Before, about two weeks into a diet I would start getting dreams about slipping up. I would wake up so mad at myself for eating 5 hot dogs, only to realize it was a dream. I'd wake up scared to death that I had ate 2 pizzas by myself, only then to relize it was a dream. I told DH about this, and he just lauged. It is kinda funny looking back, but still very sad. I let food control my life so much that it even controlled my dreams. I was never really free. Even when I did eat, I was thinking so hard about what I was going to eat next that I never enjoyed a single bite of food. It's very depressing to think about a life like that.

Food is not the enemy, it's our attitude towards it. A delicious, thick, choclately, layered slice of sinfully rich cake doesn't have to be the end of a diet. Having a bite, or even a full serving, doesn't mean you can "screw it" and binge the rest of the day (i've done this probably 1000 times, and that's not an exageration).

I've learned more from this diet in the past couple of weeks than I have any diet I've ever been on. Not only that: but dreaming is FUN again! Food is no longer the "monster in my closet." I'm not longer deprived, food is no longer a double edge sword for me. Tonight I went to DH Grandma's for a family dinner. She had steaks, salad, baked potatoes, and of course two different kinds of dessert. I ate half my steak, 3/4th of my baked potatoe, one piece of bread, and a small salad. I was more than satisfied. Then I topped the meal off with about 2 bites of each dessert. I stopped when I was full. Since I haven't been deprving myself I didn't feel the earge to binge on the dessert because I haven't been restricting myself. I didn't NEED to binge, because if I wanted it tommorow I could have it tommorow.

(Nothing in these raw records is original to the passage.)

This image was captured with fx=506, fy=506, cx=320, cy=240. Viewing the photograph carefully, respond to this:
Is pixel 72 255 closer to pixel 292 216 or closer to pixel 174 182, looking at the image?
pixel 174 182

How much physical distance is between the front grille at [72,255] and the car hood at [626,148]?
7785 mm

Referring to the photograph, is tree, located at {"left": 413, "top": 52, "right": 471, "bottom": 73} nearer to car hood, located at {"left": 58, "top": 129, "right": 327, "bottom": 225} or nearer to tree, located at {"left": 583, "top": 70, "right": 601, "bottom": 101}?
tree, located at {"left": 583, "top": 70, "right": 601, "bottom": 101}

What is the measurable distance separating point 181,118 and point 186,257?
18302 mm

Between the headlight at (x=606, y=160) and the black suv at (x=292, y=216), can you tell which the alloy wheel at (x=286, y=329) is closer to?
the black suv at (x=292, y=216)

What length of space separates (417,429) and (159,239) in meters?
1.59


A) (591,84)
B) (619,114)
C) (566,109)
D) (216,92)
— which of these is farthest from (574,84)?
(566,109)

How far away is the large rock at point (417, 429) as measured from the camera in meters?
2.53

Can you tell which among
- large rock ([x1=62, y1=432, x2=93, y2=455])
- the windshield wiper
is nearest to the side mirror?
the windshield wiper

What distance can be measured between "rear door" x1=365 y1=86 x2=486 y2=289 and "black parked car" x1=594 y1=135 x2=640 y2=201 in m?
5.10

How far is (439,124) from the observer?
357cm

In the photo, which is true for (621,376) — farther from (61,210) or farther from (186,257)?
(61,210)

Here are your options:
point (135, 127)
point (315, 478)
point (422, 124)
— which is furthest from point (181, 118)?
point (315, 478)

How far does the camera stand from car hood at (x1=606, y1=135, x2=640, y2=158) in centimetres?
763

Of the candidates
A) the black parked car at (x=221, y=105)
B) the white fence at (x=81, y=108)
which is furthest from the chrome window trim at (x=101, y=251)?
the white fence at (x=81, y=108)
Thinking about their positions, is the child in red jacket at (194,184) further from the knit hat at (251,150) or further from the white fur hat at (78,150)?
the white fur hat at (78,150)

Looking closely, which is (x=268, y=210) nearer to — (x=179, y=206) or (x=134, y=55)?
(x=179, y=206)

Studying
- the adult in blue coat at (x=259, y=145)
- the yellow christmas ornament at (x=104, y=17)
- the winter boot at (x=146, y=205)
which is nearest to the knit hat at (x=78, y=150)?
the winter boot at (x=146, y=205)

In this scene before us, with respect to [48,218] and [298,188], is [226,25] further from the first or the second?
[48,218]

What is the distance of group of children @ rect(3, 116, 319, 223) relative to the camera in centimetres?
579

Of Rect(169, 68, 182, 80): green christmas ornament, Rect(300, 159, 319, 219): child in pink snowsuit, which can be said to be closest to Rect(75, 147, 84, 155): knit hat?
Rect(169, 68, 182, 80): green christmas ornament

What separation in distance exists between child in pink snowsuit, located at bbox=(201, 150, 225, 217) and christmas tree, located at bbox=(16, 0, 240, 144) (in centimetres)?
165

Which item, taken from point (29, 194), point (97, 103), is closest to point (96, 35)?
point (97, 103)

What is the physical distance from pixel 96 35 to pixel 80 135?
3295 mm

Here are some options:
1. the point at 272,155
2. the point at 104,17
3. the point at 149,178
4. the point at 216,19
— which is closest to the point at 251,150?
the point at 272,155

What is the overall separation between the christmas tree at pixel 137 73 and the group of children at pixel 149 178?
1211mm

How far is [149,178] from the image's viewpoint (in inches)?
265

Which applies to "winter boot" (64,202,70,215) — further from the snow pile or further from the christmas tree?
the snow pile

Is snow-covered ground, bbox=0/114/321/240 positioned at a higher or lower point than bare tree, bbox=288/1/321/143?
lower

See what i'm saying?? I don't have to binge anymore, because before the reason for bingeing was because "i can't have this food anymore after I binge. So i better eat a lot since I can never have it again" NO MORE!!!!!!!!!!!

My chains are gone!

Sorry for the delay in posting!


Hey Guys (or girls.. whoever the two people that made comments on my last blog were... which PS: that made my day!) Sorry for the delay in posting. My friend just had a baby last night... he is so precious. So that has kept me busy since Weds.

To date I have lost.... drum roll please.... about 7 or 8 pounds. My scale really really sucks, i need to get a new one, but how ironic would it be to buy a new scale for a diet that promotes not weighing yourself :)

I have not had a binge in over 2 weeks. That is a big deal for me. I feel like an alcholic or a drug addict proudly proclaiming that I've been clean for 14 days.

Today I went to a local sub shop here to get a chicken salad salad for lunch. Now usually I would go in, get my salad with spinach, chicken salad, and parmesean cheese. I would never get extra shredded cheese because I was on a "diet". I would never have more than one pack of crackers cause I was on a "diet". Well, my friends, I am no longer on a diet! I got the salad exactly the way I wanted it, with exactly the dressing I wanted (none of that low fat mess!) I did eat my whole salad, plus about 3 packs of crackers. But guess what? I didn't have my regular mid afternoon snack. I've been home for almost an hour, and haven't done my normal binging on food. Yea, i'm a little hungry...but I've gotten to where I have enjoyed waiting until I am very hungry (not ravenous... stay out of the red) and then satisfying it with about half the amount of food that it use to take.

I know i'm kind of rambling in this post... I guess my heads still full of pictures of that precious new baby!!